■ **SHORT TASK**: Print every one of the saved entries below, reproducing each line word for word.

(Saved entries)
-- begin --

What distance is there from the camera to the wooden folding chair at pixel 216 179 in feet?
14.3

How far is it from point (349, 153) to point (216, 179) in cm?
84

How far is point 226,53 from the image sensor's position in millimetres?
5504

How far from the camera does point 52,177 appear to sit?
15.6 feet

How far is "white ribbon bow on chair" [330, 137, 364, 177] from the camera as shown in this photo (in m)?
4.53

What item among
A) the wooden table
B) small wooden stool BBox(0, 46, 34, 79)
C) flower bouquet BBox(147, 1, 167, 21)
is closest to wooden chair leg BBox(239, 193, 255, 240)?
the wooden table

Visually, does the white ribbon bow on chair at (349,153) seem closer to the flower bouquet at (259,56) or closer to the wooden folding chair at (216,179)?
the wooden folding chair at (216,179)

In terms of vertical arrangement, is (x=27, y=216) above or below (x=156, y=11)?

-- end --

■ **RESULT OF THE TASK**:
What distance is there from the camera to the wooden folding chair at pixel 216 179 in feet?
14.3

How far is it from point (349, 153) to point (216, 179) in cm?
84

How far is point 226,53 from the image sensor's position in millimetres?
5504

How far from the camera does point 52,177 appear to sit?
15.6 feet

How far is "white ribbon bow on chair" [330, 137, 364, 177] from the camera as shown in this photo (in m)?
4.53

What item among
A) the wooden table
B) small wooden stool BBox(0, 46, 34, 79)
C) flower bouquet BBox(147, 1, 167, 21)
is closest to wooden chair leg BBox(239, 193, 255, 240)?
the wooden table

Visually, does the white ribbon bow on chair at (349,153) seem closer to the flower bouquet at (259,56) or closer to the wooden folding chair at (216,179)?
the wooden folding chair at (216,179)

In terms of vertical arrangement, is (x=27, y=216) above or below (x=156, y=11)?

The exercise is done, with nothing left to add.